Extract:
OPINION FILED MARCH 20, 1959
DONALD A. HOCKER ET AL., APPELLANTS,
MAX O'KLOCK, D/B/A WHITE MULE ET AL., APPELLEES.
APPEAL from the Appellate Court for the Second District;
heard in that court on appeal from the Circuit Court of Rock
Island County; the Hon. LEONARD E. TELLEEN, Judge, presiding.
MR. JUSTICE BRISTOW DELIVERED THE OPINION OF THE COURT:
Rehearing denied May 19, 1959.
This court has allowed plaintiffs' petition for leave to appeal from a judgment of the Appellate Court, which set aside a jury verdict in the circuit court of Rock Island County awarding $20,000 as damages under the Liquor Control Act to plaintiffs, the wife and minor children of the decedent, Donald Hocker, allegedly killed by an intoxicated person served alcoholic liquor by the defendant tavern owners.
The salient issue on this appeal is whether there is any evidence in the record in support of the essential allegation in the complaint that the decedent was killed by an intoxicated person served liquor by defendants. Other issues relate to the admissibility of evidence, and the propriety of particular instructions.

Dataset:

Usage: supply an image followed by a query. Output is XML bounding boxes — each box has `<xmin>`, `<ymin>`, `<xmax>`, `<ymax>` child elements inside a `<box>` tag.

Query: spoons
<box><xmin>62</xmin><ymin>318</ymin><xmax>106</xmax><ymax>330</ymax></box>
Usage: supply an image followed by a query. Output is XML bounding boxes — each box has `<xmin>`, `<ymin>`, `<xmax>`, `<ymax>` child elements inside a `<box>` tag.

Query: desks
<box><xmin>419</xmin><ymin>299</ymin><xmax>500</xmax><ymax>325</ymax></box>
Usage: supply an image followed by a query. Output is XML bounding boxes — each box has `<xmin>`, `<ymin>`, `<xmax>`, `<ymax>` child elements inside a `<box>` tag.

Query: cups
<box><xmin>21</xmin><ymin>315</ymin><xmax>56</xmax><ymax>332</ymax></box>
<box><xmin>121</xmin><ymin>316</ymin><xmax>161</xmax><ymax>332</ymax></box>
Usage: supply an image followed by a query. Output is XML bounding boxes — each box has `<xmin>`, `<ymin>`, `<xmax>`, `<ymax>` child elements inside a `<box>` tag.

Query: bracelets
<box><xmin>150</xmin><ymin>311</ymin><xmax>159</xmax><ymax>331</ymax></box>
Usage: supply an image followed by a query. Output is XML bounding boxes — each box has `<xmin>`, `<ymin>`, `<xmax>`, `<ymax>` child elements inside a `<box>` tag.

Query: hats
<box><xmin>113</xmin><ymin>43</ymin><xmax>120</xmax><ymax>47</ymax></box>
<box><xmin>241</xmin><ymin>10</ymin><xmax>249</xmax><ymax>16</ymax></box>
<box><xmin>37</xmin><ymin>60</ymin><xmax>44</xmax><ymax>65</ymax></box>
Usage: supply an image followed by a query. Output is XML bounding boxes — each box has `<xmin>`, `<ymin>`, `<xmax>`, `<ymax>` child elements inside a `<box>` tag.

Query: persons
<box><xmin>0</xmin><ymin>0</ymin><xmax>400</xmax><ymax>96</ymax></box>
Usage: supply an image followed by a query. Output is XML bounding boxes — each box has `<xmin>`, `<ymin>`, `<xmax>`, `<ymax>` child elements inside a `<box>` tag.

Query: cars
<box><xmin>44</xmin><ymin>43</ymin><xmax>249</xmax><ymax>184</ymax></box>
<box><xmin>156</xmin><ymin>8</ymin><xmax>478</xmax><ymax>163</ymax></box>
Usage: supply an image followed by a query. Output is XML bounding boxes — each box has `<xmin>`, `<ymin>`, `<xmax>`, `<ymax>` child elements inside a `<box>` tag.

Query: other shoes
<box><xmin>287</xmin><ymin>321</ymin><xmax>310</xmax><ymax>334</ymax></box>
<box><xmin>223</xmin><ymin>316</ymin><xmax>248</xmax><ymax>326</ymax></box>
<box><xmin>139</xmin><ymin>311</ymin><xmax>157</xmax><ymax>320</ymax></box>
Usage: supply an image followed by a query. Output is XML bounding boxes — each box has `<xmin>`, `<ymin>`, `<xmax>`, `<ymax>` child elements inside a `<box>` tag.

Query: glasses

Challenge 1: In the court opinion above, condense the paragraph beginning "This court has allowed plaintiffs' petition" into a bulleted list that keeps its main facts.
Challenge 2: According to the court opinion, which judge presided in the Circuit Court of Rock Island County?

Full output 1:
- The court allowed the plaintiffs' petition for leave to appeal a judgment of the Appellate Court.
- That judgment set aside a jury verdict from the circuit court of Rock Island County.
- The verdict had awarded $20,000 in damages under the Liquor Control Act.
- The plaintiffs were the wife and minor children of the decedent, Donald Hocker.
- Hocker was allegedly killed by an intoxicated person whom the defendant tavern owners had served alcoholic liquor.

Full output 2: The Hon. Leonard E. Telleen presided.